[Start PROVIDED DATA]

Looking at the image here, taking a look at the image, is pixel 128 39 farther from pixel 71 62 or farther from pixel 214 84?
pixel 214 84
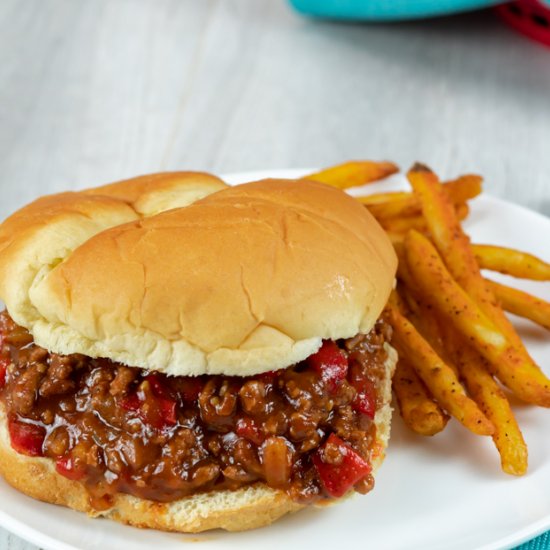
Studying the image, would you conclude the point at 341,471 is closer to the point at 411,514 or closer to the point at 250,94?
the point at 411,514

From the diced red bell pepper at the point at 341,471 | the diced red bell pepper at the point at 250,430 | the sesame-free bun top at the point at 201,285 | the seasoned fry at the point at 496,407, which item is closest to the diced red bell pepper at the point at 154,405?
the sesame-free bun top at the point at 201,285

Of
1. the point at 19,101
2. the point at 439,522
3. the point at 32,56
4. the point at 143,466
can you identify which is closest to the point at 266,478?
the point at 143,466

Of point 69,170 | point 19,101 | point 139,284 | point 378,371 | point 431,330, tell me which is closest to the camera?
point 139,284

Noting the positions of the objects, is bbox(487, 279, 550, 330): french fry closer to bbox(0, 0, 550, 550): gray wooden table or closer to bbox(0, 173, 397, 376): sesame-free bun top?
bbox(0, 173, 397, 376): sesame-free bun top

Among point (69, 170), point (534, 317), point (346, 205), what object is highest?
point (346, 205)

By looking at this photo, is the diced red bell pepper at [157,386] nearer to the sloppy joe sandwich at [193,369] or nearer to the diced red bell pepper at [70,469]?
the sloppy joe sandwich at [193,369]

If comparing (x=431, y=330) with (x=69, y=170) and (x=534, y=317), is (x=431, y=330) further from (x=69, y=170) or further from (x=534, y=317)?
(x=69, y=170)

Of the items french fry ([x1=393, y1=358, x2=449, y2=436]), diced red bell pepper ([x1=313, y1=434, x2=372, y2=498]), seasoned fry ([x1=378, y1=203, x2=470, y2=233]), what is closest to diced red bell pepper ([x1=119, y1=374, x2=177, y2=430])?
diced red bell pepper ([x1=313, y1=434, x2=372, y2=498])

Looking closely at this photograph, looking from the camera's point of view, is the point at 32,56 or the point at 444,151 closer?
the point at 444,151
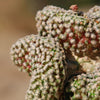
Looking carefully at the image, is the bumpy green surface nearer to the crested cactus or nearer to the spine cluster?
the crested cactus

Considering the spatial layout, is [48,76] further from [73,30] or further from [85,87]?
[73,30]

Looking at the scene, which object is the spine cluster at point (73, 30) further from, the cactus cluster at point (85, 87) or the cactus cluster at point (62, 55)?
the cactus cluster at point (85, 87)

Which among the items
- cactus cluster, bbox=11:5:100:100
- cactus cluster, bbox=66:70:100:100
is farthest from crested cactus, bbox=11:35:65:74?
cactus cluster, bbox=66:70:100:100

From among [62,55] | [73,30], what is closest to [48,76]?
[62,55]

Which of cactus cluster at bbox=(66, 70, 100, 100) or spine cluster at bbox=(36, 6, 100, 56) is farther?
spine cluster at bbox=(36, 6, 100, 56)

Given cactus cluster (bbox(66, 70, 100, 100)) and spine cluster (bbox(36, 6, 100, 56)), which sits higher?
spine cluster (bbox(36, 6, 100, 56))

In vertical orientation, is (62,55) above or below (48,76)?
above
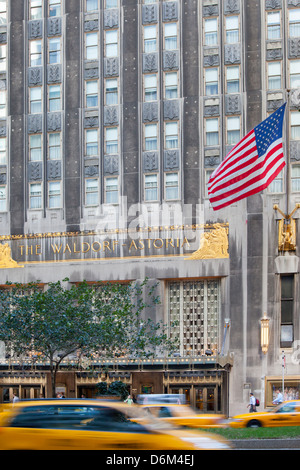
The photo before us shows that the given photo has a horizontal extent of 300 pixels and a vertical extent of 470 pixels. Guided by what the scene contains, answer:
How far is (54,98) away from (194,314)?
65.1 feet

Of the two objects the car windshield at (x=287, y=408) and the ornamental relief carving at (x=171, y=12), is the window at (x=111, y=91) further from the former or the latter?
the car windshield at (x=287, y=408)

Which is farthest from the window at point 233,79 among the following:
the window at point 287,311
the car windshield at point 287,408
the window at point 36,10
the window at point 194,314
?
the car windshield at point 287,408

[End PROVIDED DATA]

Render the material above as a JSON list of strings, one string per line, skipping blank lines and leaving out the pictures.

[
  "Looking at the image here, taking a look at the image, is pixel 128 39 farther from pixel 71 62 or farther from pixel 214 84?",
  "pixel 214 84",
  "Studying the image, would you conclude the point at 341,471 is closer to the point at 411,514 or closer to the point at 250,94?",
  "the point at 411,514",
  "From the diced red bell pepper at the point at 341,471 | the diced red bell pepper at the point at 250,430 | the sesame-free bun top at the point at 201,285 | the seasoned fry at the point at 496,407, which item is closest to the diced red bell pepper at the point at 154,405?",
  "the sesame-free bun top at the point at 201,285",
  "Of",
  "1. the point at 19,101",
  "2. the point at 439,522",
  "3. the point at 32,56",
  "4. the point at 143,466",
  "can you identify which is closest to the point at 266,478?",
  "the point at 143,466",
  "Of point 69,170 | point 19,101 | point 139,284 | point 378,371 | point 431,330, tell me which is closest to the camera?",
  "point 139,284",
  "Noting the positions of the objects, is bbox(487, 279, 550, 330): french fry closer to bbox(0, 0, 550, 550): gray wooden table or closer to bbox(0, 173, 397, 376): sesame-free bun top?",
  "bbox(0, 173, 397, 376): sesame-free bun top",
  "Among point (69, 170), point (534, 317), point (346, 205), what object is highest?",
  "point (346, 205)",
  "By looking at this photo, is the diced red bell pepper at [157,386] nearer to the sloppy joe sandwich at [193,369] or nearer to the diced red bell pepper at [70,469]?",
  "the sloppy joe sandwich at [193,369]",
  "If comparing (x=431, y=330) with (x=69, y=170) and (x=534, y=317), is (x=431, y=330) further from (x=69, y=170) or further from (x=534, y=317)?",
  "(x=69, y=170)",
  "Of the items french fry ([x1=393, y1=358, x2=449, y2=436]), diced red bell pepper ([x1=313, y1=434, x2=372, y2=498]), seasoned fry ([x1=378, y1=203, x2=470, y2=233]), what is closest to diced red bell pepper ([x1=119, y1=374, x2=177, y2=430])?",
  "diced red bell pepper ([x1=313, y1=434, x2=372, y2=498])",
  "Looking closely at this photograph, looking from the camera's point of view, is the point at 32,56 or the point at 444,151 closer?",
  "the point at 444,151",
  "Looking carefully at the image, is the bumpy green surface nearer to the crested cactus or nearer to the spine cluster?",
  "the crested cactus",
  "Considering the spatial layout, is [48,76] further from [73,30] or further from [85,87]?",
  "[73,30]",
  "Looking at the scene, which object is the spine cluster at point (73, 30) further from, the cactus cluster at point (85, 87) or the cactus cluster at point (62, 55)?",
  "the cactus cluster at point (85, 87)",
  "Which among the items",
  "- cactus cluster, bbox=11:5:100:100",
  "- cactus cluster, bbox=66:70:100:100",
  "is farthest from crested cactus, bbox=11:35:65:74?",
  "cactus cluster, bbox=66:70:100:100",
  "From among [62,55] | [73,30], what is closest to [48,76]?",
  "[62,55]",
  "Which of cactus cluster at bbox=(66, 70, 100, 100) or spine cluster at bbox=(36, 6, 100, 56) is farther?",
  "spine cluster at bbox=(36, 6, 100, 56)",
  "Given cactus cluster (bbox(66, 70, 100, 100)) and spine cluster (bbox(36, 6, 100, 56)), which sits higher?",
  "spine cluster (bbox(36, 6, 100, 56))",
  "In vertical orientation, is (62,55) above or below (48,76)?",
  "above",
  "The photo before us shows that the given photo has a horizontal extent of 300 pixels and a vertical extent of 470 pixels. Guided by what the scene contains, answer:",
  "How far is (54,98) away from (194,314)?",
  "65.1 feet",
  "Of the two objects the car windshield at (x=287, y=408) and the ornamental relief carving at (x=171, y=12), is the window at (x=111, y=91) further from the former or the latter?",
  "the car windshield at (x=287, y=408)",
  "Which is farthest from the window at point 233,79 among the following:",
  "the window at point 287,311",
  "the car windshield at point 287,408",
  "the window at point 36,10",
  "the window at point 194,314",
  "?",
  "the car windshield at point 287,408"
]